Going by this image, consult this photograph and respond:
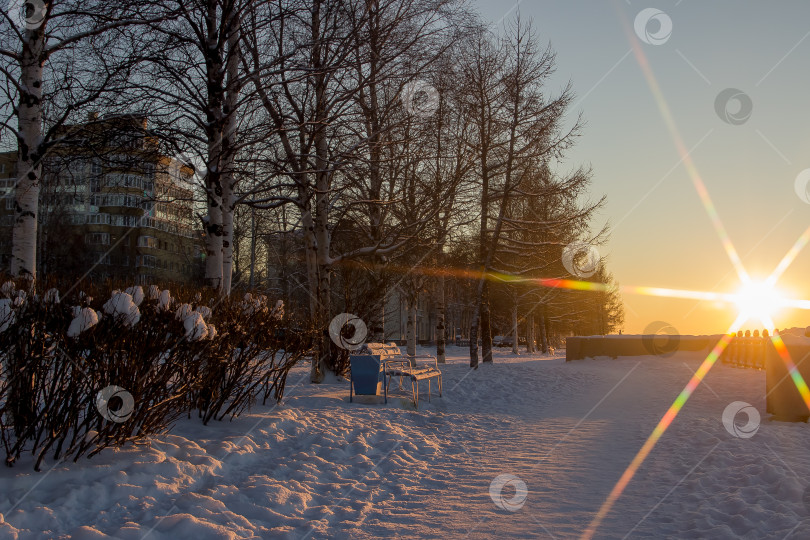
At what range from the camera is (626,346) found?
77.4ft

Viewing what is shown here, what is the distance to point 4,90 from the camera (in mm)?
7570

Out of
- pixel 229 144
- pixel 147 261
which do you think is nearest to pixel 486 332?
pixel 229 144

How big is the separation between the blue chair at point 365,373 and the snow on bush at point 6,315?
6379mm

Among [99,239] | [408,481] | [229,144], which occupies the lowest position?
[408,481]

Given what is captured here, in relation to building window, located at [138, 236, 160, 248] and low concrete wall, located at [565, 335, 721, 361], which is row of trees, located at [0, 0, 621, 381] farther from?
building window, located at [138, 236, 160, 248]

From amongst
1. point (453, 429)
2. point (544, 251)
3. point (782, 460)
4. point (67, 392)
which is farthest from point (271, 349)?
point (544, 251)

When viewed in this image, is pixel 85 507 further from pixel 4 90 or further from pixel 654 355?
..........
Without the pictures, print the records in full, exactly as they appear.

:: Exercise solution ::
Going by this image, consult this photograph and respond:
At what range from the camera is (626,346) found?
77.4ft

Viewing what is shown here, what is the distance to point 4,90 from the camera (in mm)?
7570

Out of
- pixel 229 144
- pixel 147 261
which do you think is nearest to pixel 486 332?
pixel 229 144

How big is the separation between the blue chair at point 365,373 and the snow on bush at point 6,315?
6379mm

Among [99,239] | [408,481] | [229,144], which occupies the lowest position?
[408,481]

Given what is captured here, in relation to building window, located at [138, 236, 160, 248] and low concrete wall, located at [565, 335, 721, 361], which is row of trees, located at [0, 0, 621, 381] farther from?
building window, located at [138, 236, 160, 248]

From amongst
1. point (453, 429)
2. point (544, 251)
3. point (782, 460)
4. point (67, 392)
which is farthest from point (271, 349)?
point (544, 251)

When viewed in this image, is pixel 85 507 further from pixel 4 90 or further from pixel 654 355?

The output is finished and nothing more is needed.